Grace had been brought to her on a signal from Jupiter. She grabbed the hanger on the floor behind the TV, stretched its curved head and inserted it into the television’s aerial socket. The picture returned. Grace was gone, replaced by an item on an infected brand of milk. Her heart sank but the image of Grace was burned into her head as if with an iron. She ran to her mother’s room, opened her make-up drawers searching through the lipsticks, pouting her lips. She flung the wardrobe door open, its mirrors multiplying her automatically. She dived in. In the dark, she heard the flutter of a wing. A bee with a fire-engine red mouth floated in a trail of static.
Sidra hopped into a cab to east Dulwich, the Roland Mouret jacket shimmering in the cold night. Her Yves St Laurent perfume mingled with a scent that smelt oddly like pot-pourri. Her red velvet, backless cat suit was warm and luxurious against her skin. In the back seat, she could make out the top of her face in the rear-view mirror; short back and sides, no fuss, good to go. Dangling from the mirror was a miniature golden Aladdin-esque lamp. She sank into the seat as the city unfolded, fingers tracing the possibilities of the inky darkness, picturing the lamp spilling gasoline into the hemline of a dress she’d decided not to wear. She rolled the window down as the driver talked non-stop about being a boy in Damascus. The cool breeze pricked her skin. She closed her eyes, the driver’s ramblings seeping in almost subconsciously.
She hadn’t been to east Dulwich for a few years. Not since she’d worked for a mobile massage company for one week. That first job, she’d found a slender, bespectacled man of average height sprinkling the green outside a large house in a silk, kimono- style dressing gown. He adjusted the wire-rimmed glasses perched on his nose intermittently as if out of habit. The house was like something from Wallpaper Magazine; futuristic, slightly incongruous in that leafy, suburban street. He abandoned the sprinkler, pleased at the sight of her, motioned towards the open front door. They walked in. In the hallway, he disappeared for roughly a minute then reappeared holding a towel. He handed her the towel, instructing her to change in the downstairs bathroom ahead, £150 for a topless forty- minute massage.

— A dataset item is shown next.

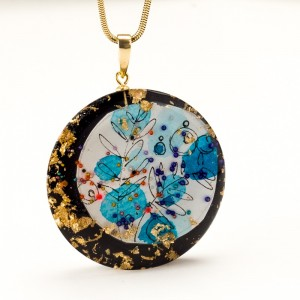 Niebieski naszyjnik artystyczny ręcznie malowany na pozłacanym łańcuszku z płatkami złota 6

She got ready. Dressed in black panties, netted stockings, suspenders and a silver cape she climbed up the stairs where she found him in a neon wrestling outfit in the master bedroom, a pot of cream stood on a lovingly crafted small bedside table. They wrestled for ten minutes. Then she smeared the cream in his face, yanking his head down into the puddle of white on the wooden floor, forcing him to lick it.
Afterwards, stripped down on the bed, the light fracturing on the chandelier, she kneaded his hairy back. He groaned, complimenting the warmth of her hands.
The fire for him started in the bathroom with the draughtsman sitting at the edge of the tub wearing her silver cape, smiling encouragingly.
That week, the fires began in a different room each time; a basement, a study, a conservatory. Sidra would always remember that first one; the silken kimono flapping open to reveal an expanse of thigh, a line of hair creeping into his groin, the cuckoo clock with a tiny woman whose arms were the hands of time, whose cuckooing mouth was smeared in soot that would spread, the irony of the sprinkler still turning on the green as she left, watering kernels of afternoon secrets before lapsing into silence.
The cab pulled up to a Georgian mansion. Sidra paid, tipping the driver an extra ten pounds for his stories. She jumped out, crossing the large stretch of lawn dotted with pale tents draped with flickering lights, a hedge carved into the shape of a figure holding a chainsaw and a life-sized family of ice swans craning their necks towards each other, slowly thawing into the grass. She knocked on the door. A Marilyn Monroe look alike opened it, appropriately dressed in a bombshell blue polka-dot sixties dress.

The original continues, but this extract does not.